-- begin ENTRIES SUPPLIED --

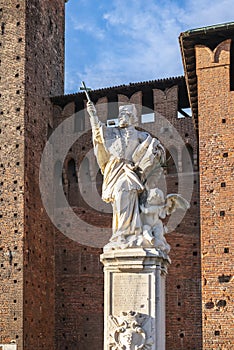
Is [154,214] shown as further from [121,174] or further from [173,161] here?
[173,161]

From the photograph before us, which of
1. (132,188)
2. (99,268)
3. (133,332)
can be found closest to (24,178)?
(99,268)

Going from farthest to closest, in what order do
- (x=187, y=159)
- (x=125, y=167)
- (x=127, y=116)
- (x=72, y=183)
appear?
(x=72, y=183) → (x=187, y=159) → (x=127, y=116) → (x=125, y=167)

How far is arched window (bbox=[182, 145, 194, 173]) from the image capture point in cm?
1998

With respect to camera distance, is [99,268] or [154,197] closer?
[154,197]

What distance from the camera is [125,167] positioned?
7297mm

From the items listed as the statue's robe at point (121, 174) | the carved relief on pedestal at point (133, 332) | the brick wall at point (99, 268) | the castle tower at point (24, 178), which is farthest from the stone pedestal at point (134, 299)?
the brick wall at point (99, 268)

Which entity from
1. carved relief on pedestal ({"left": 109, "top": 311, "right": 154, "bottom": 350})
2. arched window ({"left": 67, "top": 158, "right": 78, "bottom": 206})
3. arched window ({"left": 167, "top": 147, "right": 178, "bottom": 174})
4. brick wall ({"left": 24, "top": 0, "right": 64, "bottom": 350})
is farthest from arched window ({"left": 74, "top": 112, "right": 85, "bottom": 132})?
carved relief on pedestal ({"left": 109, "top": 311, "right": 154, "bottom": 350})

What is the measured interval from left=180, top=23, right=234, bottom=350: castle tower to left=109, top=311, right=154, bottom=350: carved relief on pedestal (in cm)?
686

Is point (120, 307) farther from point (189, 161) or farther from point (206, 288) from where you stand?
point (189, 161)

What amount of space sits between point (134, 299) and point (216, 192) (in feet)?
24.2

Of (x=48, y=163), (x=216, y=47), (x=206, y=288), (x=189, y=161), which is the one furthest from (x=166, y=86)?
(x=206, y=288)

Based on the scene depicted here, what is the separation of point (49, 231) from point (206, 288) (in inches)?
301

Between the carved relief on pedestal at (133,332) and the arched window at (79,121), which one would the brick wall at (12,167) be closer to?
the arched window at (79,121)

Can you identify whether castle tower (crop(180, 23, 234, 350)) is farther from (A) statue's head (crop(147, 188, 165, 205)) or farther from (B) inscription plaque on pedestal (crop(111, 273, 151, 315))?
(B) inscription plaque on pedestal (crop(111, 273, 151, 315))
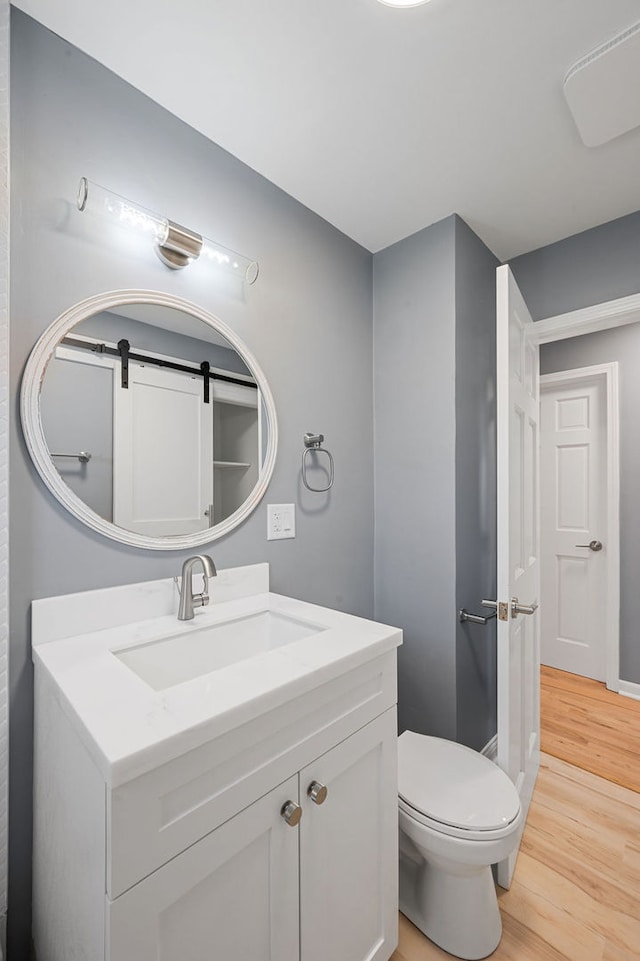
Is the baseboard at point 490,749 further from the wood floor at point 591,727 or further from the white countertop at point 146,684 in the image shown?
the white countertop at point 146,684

-- end ENTRIES SUPPLIED --
-- begin ENTRIES SUPPLIED --

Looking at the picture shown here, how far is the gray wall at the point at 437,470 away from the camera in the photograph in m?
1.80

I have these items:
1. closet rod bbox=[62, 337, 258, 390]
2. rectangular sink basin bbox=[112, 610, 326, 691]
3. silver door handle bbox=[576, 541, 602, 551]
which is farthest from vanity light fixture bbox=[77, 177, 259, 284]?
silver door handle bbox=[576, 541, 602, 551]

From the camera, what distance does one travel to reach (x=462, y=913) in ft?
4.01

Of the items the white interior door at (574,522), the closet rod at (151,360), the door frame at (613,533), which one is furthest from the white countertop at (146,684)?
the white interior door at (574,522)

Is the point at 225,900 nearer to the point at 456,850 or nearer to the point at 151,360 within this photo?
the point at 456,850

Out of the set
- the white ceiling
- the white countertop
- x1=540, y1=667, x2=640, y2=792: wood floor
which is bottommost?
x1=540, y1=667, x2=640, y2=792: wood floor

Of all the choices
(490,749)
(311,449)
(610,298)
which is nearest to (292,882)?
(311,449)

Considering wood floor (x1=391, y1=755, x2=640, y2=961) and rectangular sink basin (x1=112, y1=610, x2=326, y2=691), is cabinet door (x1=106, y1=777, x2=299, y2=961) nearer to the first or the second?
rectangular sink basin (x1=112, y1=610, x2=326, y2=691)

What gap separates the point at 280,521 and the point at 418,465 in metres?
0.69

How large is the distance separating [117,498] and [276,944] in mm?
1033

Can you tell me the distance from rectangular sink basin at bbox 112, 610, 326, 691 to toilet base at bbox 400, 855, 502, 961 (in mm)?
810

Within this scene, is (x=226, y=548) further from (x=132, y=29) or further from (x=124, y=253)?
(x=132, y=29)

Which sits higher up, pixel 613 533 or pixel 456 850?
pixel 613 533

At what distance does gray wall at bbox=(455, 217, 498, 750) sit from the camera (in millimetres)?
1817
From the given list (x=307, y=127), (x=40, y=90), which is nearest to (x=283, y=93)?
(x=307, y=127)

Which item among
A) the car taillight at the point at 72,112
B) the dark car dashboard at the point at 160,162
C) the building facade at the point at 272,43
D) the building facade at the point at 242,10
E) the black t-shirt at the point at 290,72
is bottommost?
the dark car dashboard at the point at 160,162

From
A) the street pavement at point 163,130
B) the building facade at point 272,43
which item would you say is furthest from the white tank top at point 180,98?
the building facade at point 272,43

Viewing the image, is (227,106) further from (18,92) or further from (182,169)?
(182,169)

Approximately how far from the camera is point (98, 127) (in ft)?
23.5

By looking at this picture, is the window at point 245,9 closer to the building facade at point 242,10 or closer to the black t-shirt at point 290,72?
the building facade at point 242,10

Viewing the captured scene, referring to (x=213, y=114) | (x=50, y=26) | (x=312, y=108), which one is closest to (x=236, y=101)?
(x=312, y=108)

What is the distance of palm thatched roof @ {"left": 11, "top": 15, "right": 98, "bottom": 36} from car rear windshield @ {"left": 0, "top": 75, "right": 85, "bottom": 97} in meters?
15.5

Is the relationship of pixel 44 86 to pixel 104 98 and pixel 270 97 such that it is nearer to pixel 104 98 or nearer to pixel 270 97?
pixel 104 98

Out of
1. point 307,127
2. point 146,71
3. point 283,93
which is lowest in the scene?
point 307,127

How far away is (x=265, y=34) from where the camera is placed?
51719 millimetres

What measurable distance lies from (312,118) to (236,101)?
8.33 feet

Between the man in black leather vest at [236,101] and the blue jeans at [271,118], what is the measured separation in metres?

-- end ENTRIES SUPPLIED --

§ THE EXERCISE
Rewrite the data from the line with "I have these" to the line with "which is farthest from vanity", replacing "items" with "objects" and leaving everything else unchanged.

§ FINISHED EXERCISE
I have these objects:
1. closet rod bbox=[62, 337, 258, 390]
2. rectangular sink basin bbox=[112, 610, 326, 691]
3. silver door handle bbox=[576, 541, 602, 551]
which is farthest from vanity light fixture bbox=[77, 177, 259, 284]?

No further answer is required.